HARLEM — A children's book author in Harlem wants to turn the historic home of renowned writer and poet Langston Hughes into a community space for artists.
Renée Watson, along with 10 other artists, are leading an effort to save the historic brownstone on East 127th Street, between Fifth and Madison avenues, which has sat empty for decades. The last asking price for the privately owned property was for $1.2 million in 2009, but did not sell.
Watson said she walks by the home almost daily and was troubled that it was empty and unused.
She envisions opening the home up to the art community as a gathering space for writers, dancers and painters. She launched an online campaign to raise $150,000 in hopes she can convince the owner to rent her the space.
The campaign had raised more than $56,000 as of Tuesday afternoon.
Watson's determination to convert the building for public use was bolstered by the sale of another historic home. Maya Angelou's Harlem brownstone on 120th Street was sold for $4 million in July.
“It just really drove home the point that in Harlem that there were change-maker artists and writers that have been important to the fabric of our nation… like Langston Hughes, James Baldwin and Maya Angelou,” she said. “I feel like we, the collective, should try to preserve those places to make them into museums, into creative hubs."
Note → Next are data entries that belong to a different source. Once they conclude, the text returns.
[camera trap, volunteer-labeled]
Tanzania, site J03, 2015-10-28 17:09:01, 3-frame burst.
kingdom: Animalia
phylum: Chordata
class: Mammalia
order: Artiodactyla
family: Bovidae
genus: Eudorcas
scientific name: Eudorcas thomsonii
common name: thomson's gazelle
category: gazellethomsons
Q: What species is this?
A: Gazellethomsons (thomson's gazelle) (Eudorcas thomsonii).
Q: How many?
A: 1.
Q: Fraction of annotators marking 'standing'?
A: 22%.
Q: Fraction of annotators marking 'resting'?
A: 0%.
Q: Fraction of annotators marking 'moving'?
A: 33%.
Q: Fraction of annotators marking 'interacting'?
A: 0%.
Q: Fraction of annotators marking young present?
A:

Watson pointed to the home of Edgar Allan Poe as an example of what could be done to Langston Hughes' brownstone. Poe's last home, a cottage in The Bronx, was preserved as a museum.
Watson said she's been in touch with the current owner of Hughes' brownstone and transforming the space would be a possibility if she reaches her fundraising goal.
The owner could not immediately be reached.
The $150,000 would cover restoration costs, programming and rent for a year. Once the artist hub opens, she plans to launch a nonprofit called the I, Too, Arts Collective, which would fundraise, apply for grants and organize programming for the center.
“We want the space to be used by the people,” Watson said. “We also want people to have ownership of it.”
“If you want an open mic, come rent the space,” she added.